First, look at your behavioral control over the worker.
The more detailed instructions you give a worker, the more likely that you have an employee on your hands. Examples of detailed instructions may be:
• When and where to do the work (i.e. at your office, or can they work from home?);
• What tools or equipment to use;
• Where to purchase supplies;
• What work must be performed by a specific worker (i.e. can the worker subcontract the work to someone else?);
• What order or sequence to follow when performing the work.
If you evaluate your workers based on the details of how the work is performed rather than the end result, your worker is probably an employee and not an independent contractor. Additionally, independent contractors tend to use their own methods, so if you’re providing your workers with detailed training on how to do the job, this is strong evidence that the worker is an employee.
Second, examine what sort of financial control you have over the worker.
Independent contractors often have invested in their own equipment and have expenses that are not reimbursed. Additionally, contractors are typically free to seek out other business opportunities while also performing work on your behalf. One of the most important factors under the financial control element is the method of payment. An employee usually receives a regular wage (hourly, weekly, salary, etc.), but an independent contractor is usually paid a flat fee for the job.
Third, analyze how ‘official’ the employment relationship seems.
Are there written contracts stating whether the worker is an employee or a contractor? The contract will not be determinative, but it is good evidence. If you do not have a written contract, does your worker think of herself as a regular employee of your company, even though she may be paid as an independent contractor? This kind of misunderstanding by the worker can weigh against you. Ultimately, if you want to hire a worker on an independent contractor basis, you should enter into a written independent contractor agreement. Also look at whether your worker is receiving benefits like insurance, paid vacation or a pension plan, since businesses should not grant those sorts of perks to independent contractors. Hiring a worker for a specific project or period, rather than indefinitely, can also evidence that the intent was to hire an independent contractor rather than an employee.
As a business owner you must weigh all of these factors and decide what kinds of duties and expectations you will have for your workers, and whether they are properly classified as independent contractors or employees.
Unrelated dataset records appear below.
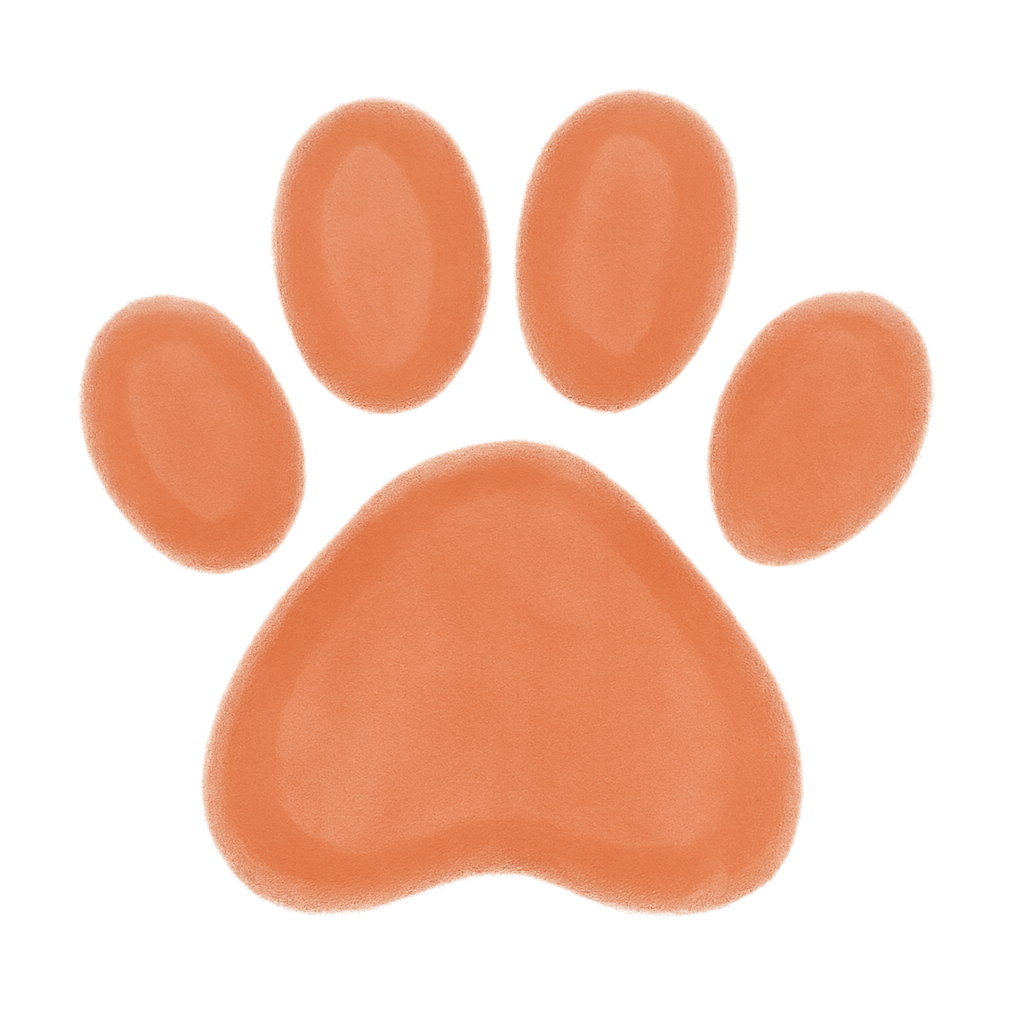 Decorative paw print in terracotta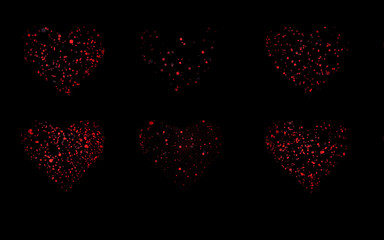 six black heart with red particles isolated on white background
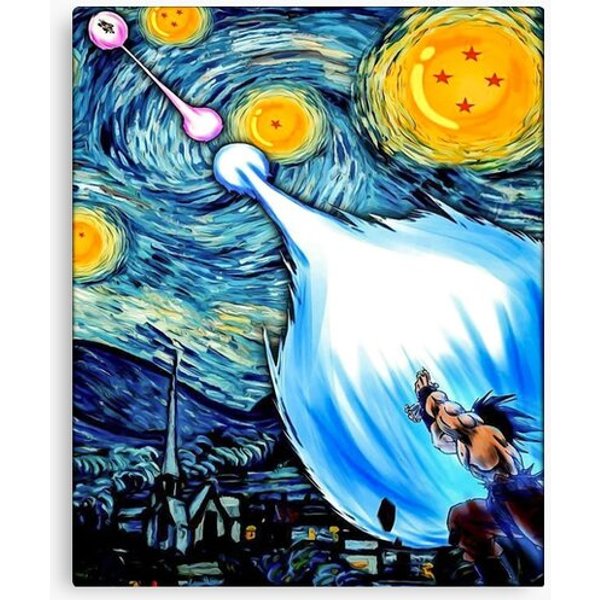 Goku Fighting Starry Night Canvas-image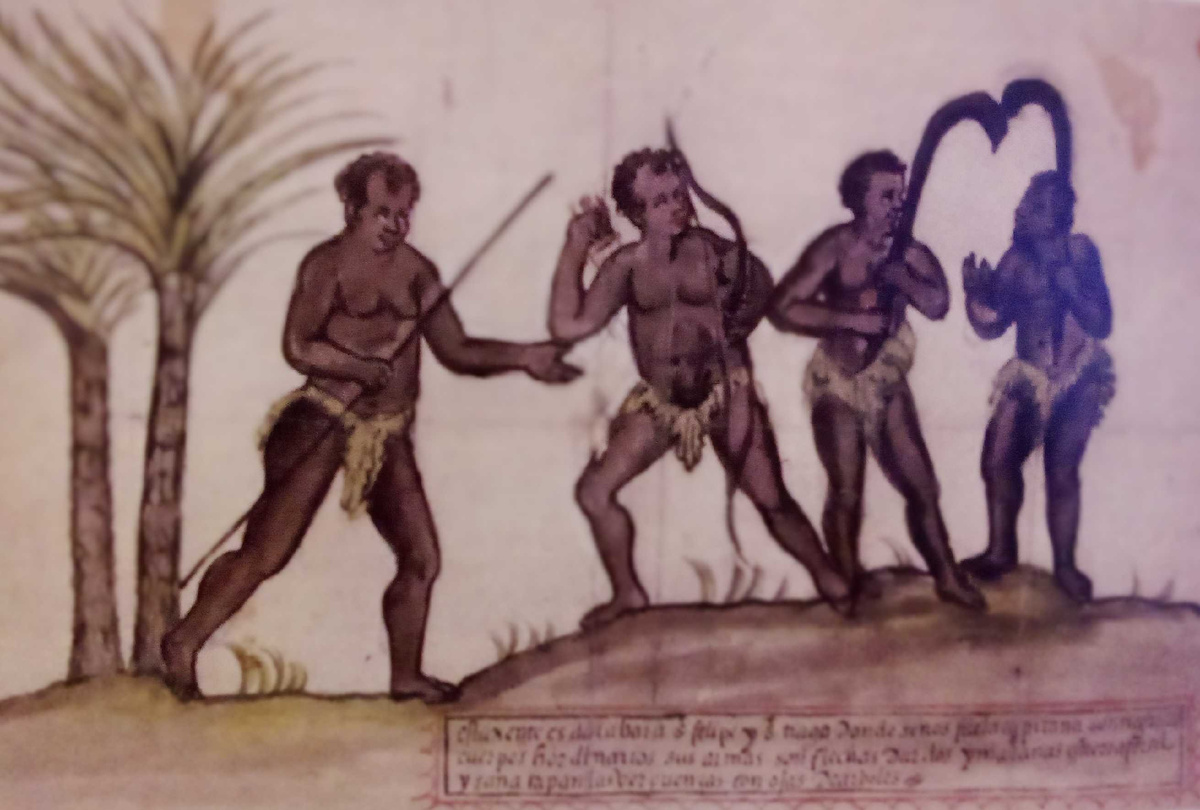 В команде де Кироса был художник. Такими он увидел аборигенов Новых Гебрид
If you decide that your workers qualify as independent contractors you must have them complete a W-9 for your records. If you paid or will be paying an independent contractor $600 or more in a calendar year, a Form 1099 needs to be completed, with a copy given to the contractor by January 31st of the year following payment, and a copy sent to the IRS. If you are still unsure whether a worker is an employee or an independent contractor, you can file an SS-8 form with the IRS, who will determine which status is correct. Employers who misclassify their workers as independent contractors can be faced with serious tax bills for back taxes, plus penalties for failing to file those taxes and failing to fill out the required tax forms.
As always, my goal is to help you navigate the law as it pertains to your creative business, but the above should not be construed as specific tax advice or legal advice. When in doubt, consult an accountant, tax specialist, and/or attorney who can help you analyze your specific situation and advise accordingly.